Mestre em Ciência e Tecnologia de Sementes e doutor em Fitotecnia na área de Produção Vegetal, Sofiatti explica que as lagartas deixaram de ser um problema sério, mas a planta daninha Amaranthus palmeri vem resistindo ao herbicida glifosato, utilizado para esse tipo de controle no campo, no passado.
“Alguns agricultores norte-americanos já não veem razão para pagar caro por uma tecnologia que não resolve seus problemas mais sérios, antes controlados com eficiência pela transgenia”, reforça o pesquisador.
Pragas
Nos EUA, a baixa incidência de lagartas nas lavouras de algodão está ligada à erradicação de outra praga: o bicudodo-algodoeiro. livres desse principal inseto, que assolava a cotonicultura estadunidense, os produtores rurais reduziram a quantidade de aplicações de inseticidas no meio rural.
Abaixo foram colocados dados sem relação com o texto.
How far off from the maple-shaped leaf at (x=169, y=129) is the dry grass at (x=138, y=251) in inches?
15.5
Como consequência, outros insetos inimigos naturais das lagartas, antes dizimados pelo inseticida, foram preservados. Agora, conforme explica Sofiatti, eles promovem um controle natural das lagartas, cuja incidência permanece abaixo do nível de dano econômico.
“A única forma de ser competitivo em qualquer mercado é ter um custo de produção mais baixo”, ressalta o pesquisador, salientando que os benefícios da transgenia são insuficientes para cobrir o custo da taxa tecnológica.
Alguns cotonicultores norte-americanos, por isso, estão procurando plantar as variedades convencionais, hoje muito raras em seus territórios. “Daí a oportunidade para nossos materiais”, reforça Sofiatti.
Fortalecimento da marca
Na visão do pesquisador Rafael Vivian, da Embrapa Produtos e Mercado, a introdução das cultivares nacionais nas lavouras norte-americanas deve fortalecer a marca da estatal. isso porque os materiais brasileiros estão protegidos, naquele país, pelo Departamento de Agricultura dos Estados unidos (USDA, sigla em inglês), órgão equivalente ao Ministério da Agricultura brasileiro, que regulamenta o registro de cultivares na “Terra do Tio Sam”.
De acordo com Vivian, os benefícios também serão financeiros, graças aos recursos provenientes da propriedade intelectual dessas cultivares de algodão. Ele acredita que, nos próximos anos, os plantios da Embrapa devem ocupar maior número de áreas, especialmente no Texas, principal produtor dos EUA, com cerca de dois milhões de hectares e uma produtividade média que, hoje, não ultrapassa os 1,5 mil quilos por hectare.
“É um índice produtivo baixo, porque chove muito pouco e de forma irregular”, relata o pesquisador.
Mesmo com a falta de chuvas, as variedades de algodão do Brasil têm potencial produtivo semelhante às norte-americanas. Por causa disso, Vivian confia que as cultivares nacionais possam, em curto prazo, ser boas opções para a exploração comercial nas regiões que integram o chamado “Cinturão Algodoeiro dos Estados Unidos”.